Conselho Industrial do Mercosul defende entrada em vigor do acordo com a União Europeia e maior integração regional  

Declaração conjunta foi apresentada por representantes industriais no Fórum Econômico Internacional da América Latina e Caribe, nesta quinta (29). Grupo pede mais diálogo entre setor produtivo e governo 

Foto: Gabriel Pinheiro/CNI O Conselho Industrial do Mercosul (CIM) divulgou, nesta quinta-feira (29), uma declaração conjunta com recomendações aos governos dos países do bloco para fortalecer a integração produtiva, ampliar a inserção internacional e aumentar a competitividade regional.

O documento, assinado por representantes das entidades industriais da Argentina, do Brasil, do Paraguai e do Uruguai, foi apresentado durante uma reunião do grupo realizada pela Confederação Nacional da Indústria (CNI) no Fórum Econômico Internacional da América Latina e Caribe, no Panamá.    

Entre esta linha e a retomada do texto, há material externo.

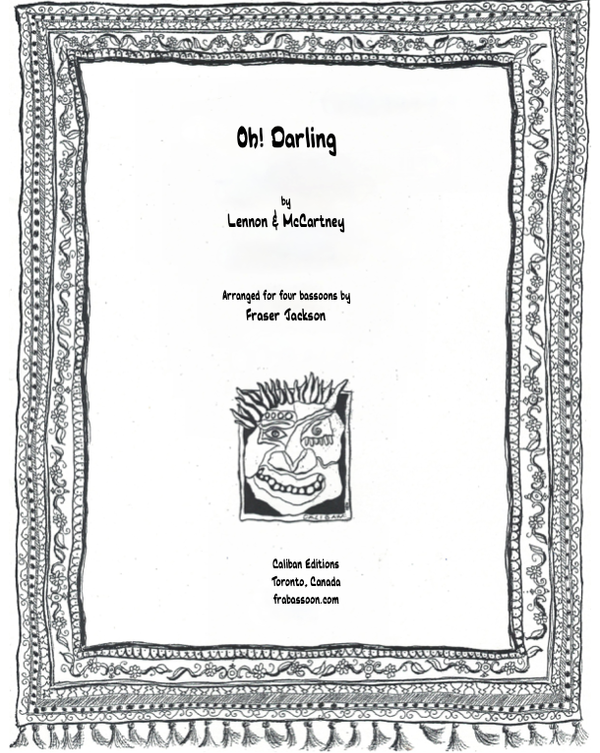 Oh! Darling

by
Lennon & McCartney

Arranged for four bassoons by
Fraser Jackson

Caliban Editions
Toronto, Canada
frabassoon.com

Na avaliação do Conselho, a integração econômica é fundamental para ampliar oportunidades de comércio e investimento, fomentar a inovação e promover o desenvolvimento sustentável, especialmente em um cenário global marcado por tensões geopolíticas, reconfiguração de cadeias produtivas e desafios da transição energética.   

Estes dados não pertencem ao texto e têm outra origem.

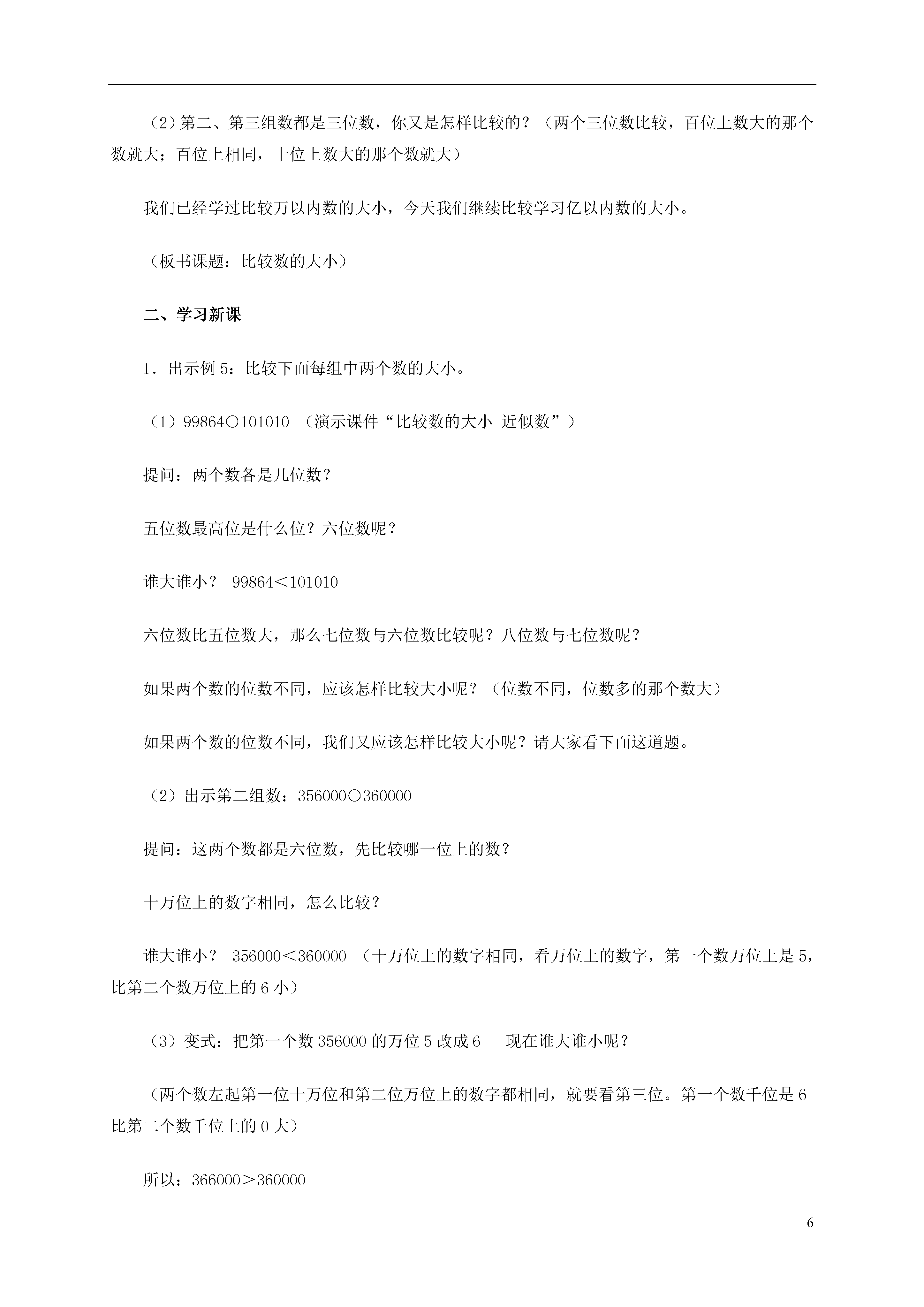 （2）第二、第三组数都是三位数，你又是怎样比较的？（两个三位数比较，百位上数大的那个数就大；百位上相同，十位上数大的那个数就大）

我们已经学过比较万以内数的大小，今天我们继续比较学习亿以内数的大小。

（板书课题：比较数的大小）

二、学习新课

1．出示例 5：比较下面每组中两个数的大小。

（1）99864○101010 （演示课件“比较数的大小 近似数”）

提问：两个数各是几位数？

五位数最高位是什么位？六位数呢？

谁大谁小？ 99864＜101010

六位数比五位数大，那么七位数与六位数比较呢？八位数与七位数呢？

如果两个数的位数不同，应该怎样比较大小呢？（位数不同，位数多的那个数大）

如果两个数的位数不同，我们又应该怎样比较大小呢？请大家看下面这道题。

（2）出示第二组数：356000○360000

提问：这两个数都是六位数，先比较哪一位上的数？

十万位上的数字相同，怎么比较？

谁大谁小？ 356000＜360000 （十万位上的数字相同，看万位上的数字，第一个数万位上是 5，比第二个数万位上的 6 小）

（3）变式：把第一个数 356000 的万位 5 改成 6 现在谁大谁小呢？

（两个数左起第一位十万位和第二位万位上的数字都相同，就要看第三位。第一个数千位是 6 比第二个数千位上的 0 大）

所以：366000＞360000

6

“A declaração consolida a visão comum das nossas indústrias sobre a importância de fortalecer a integração regional, aprofundar diálogo com os governos e avançar em uma agenda externa que amplie o comércio, estimule investimentos e aumente a competitividade. 

Vale lembrar que no comércio intrarregional da América Latina, o Brasil se destaca como o principal exportador de bens para os demais países, o que atribui um papel estratégico na integração comercial da região”, afirma o líder da missão e diretor da CNI, Paulo Afonso Ferreira.    

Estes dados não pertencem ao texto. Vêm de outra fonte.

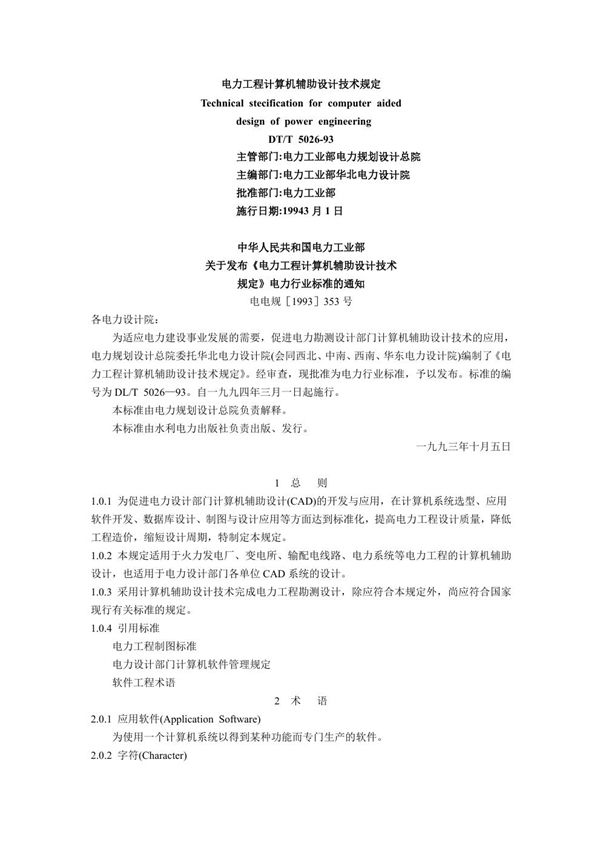 电力工程计算机辅助设计技术规定
Technical stecification for computer aided design of power engineering
DT/T 5026-93
主管部门:电力工业部电力规划设计总院
主编部门:电力工业部华北电力设计院
批准部门:电力工业部
施行日期:19943 月 1 日

中华人民共和国电力工业部
关于发布《电力工程计算机辅助设计技术规定》电力行业标准的通知
电电规［1993］353 号

各电力设计院：

为适应电力建设事业发展的需要，促进电力勘测设计部门计算机辅助设计技术的应用，电力规划设计总院委托华北电力设计院(会同西北、中南、西南、华东电力设计院)编制了《电力工程计算机辅助设计技术规定》。经审查，现批准为电力行业标准，予以发布。标准的编号为 DL/T 5026—93。自一九九四年三月一日起施行。

本标准由电力规划设计总院负责解释。

本标准由水利电力出版社负责出版、发行。

一九九三年十月五日

1 总 则

1.0.1 为促进电力设计部门计算机辅助设计(CAD)的开发与应用，在计算机系统选型、应用软件开发、数据库设计、制图与设计应用等方面达到标准化，提高电力工程设计质量，降低工程造价，缩短设计周期，特制定本规定。

1.0.2 本规定适用于火力发电厂、变电所、输配电线路、电力系统等电力工程的计算机辅助设计，也适用于电力设计部门各单位 CAD 系统的设计。

1.0.3 采用计算机辅助设计技术完成电力工程勘测设计，除应符合本规定外，尚应符合国家现行有关标准的规定。

1.0.4 引用标准

电力工程制图标准

电力设计部门计算机软件管理规定

软件工程术语

2 术 语

2.0.1 应用软件(Application Software)

为使用一个计算机系统以得到某种功能而专门生产的软件。

2.0.2 字符(Character)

Entre as prioridades apontadas está o avanço da agenda externa do Mercosul.

O Conselho Industrial reforçou o apoio à assinatura e à entrada em vigor do Acordo Mercosul-União Europeia, além dos acordos com a Associação Europeia de Livre Comércio (EFTA) e Singapura, e defendeu a intensificação do diálogo com o setor privado para definir prioridades nas negociações comerciais.    

A declaração também destaca a necessidade de aprofundar a integração regional, com ações voltadas à inovação, à sustentabilidade e ao fortalecimento da integração produtiva, incluindo a redução de barreiras ao comércio intrazona, a simplificação regulatória e a ampliação da participação das pequenas e médias empresas em cadeias de valor regionais e globais.  

“Acreditamos que consolidar esses avanços é fundamental para promover um crescimento econômico sustentável e aprofundar ainda mais a parceria estratégica econômica e social promovida pela integração entre nossos países, melhorando a competitividade de nossa região frente ao mundo. Estamos convencidos de que o diálogo permanente é a melhor ferramenta para alcançar esses objetivos”, diz a declaração.  

De acordo com o texto, os representantes das indústrias reafirmam o compromisso de atuar de forma coordenada com os governos do bloco, por meio de um cronograma de ações e metas concretas, para fortalecer a competitividade do Mercosul e melhorar sua posição no comércio internacional.   

Indústria brasileira quer ampliar presença na América Latina   

A reunião do Conselho Industrial do Mercosul faz parte da programação da Missão Empresarial ao Fórum Econômico Internacional da América Latina e Caribe, que começou na última terça-feira (27) e vai até esta sexta-feira (30).

Liderada pela CNI, a iniciativa reúne mais de 100 empresários brasileiros no Panamá para reforçar a presença e o protagonismo do setor produtivo nacional em um dos principais espaços de diálogo regional sobre crescimento sustentável, inclusão e competitividade.  

Consulta empresarial vai mapear desafios de mulheres latino-americanas no comércio exterior  

Ainda nesta quinta-feira (29), durante a reunião do Conselho Industrial do Mercosul, a CNI lançou uma consulta empresarial para identificar e entender os desafios que impedem o crescimento da participação feminina no comércio internacional, com foco na América Latina e Caribe.

A iniciativa, idealizada pelo Fórum Nacional da Mulher Empresária (FNME), pretende ampliar um mapeamento similar realizado no ano passado durante o B20 Brasil.  

Por meio da consulta, que será feita em parceria com o Banco de Desenvolvimento da América Latina e do Caribe (CAF) e a OCDE, serão identificados gargalos e demandas de suporte para orientar políticas públicas e investimentos.

O FNME é uma iniciativa coordenada pela CNI para fomentar a liderança feminina, o empreendedorismo e a diversidade de gênero no setor industrial e empresarial brasileiro.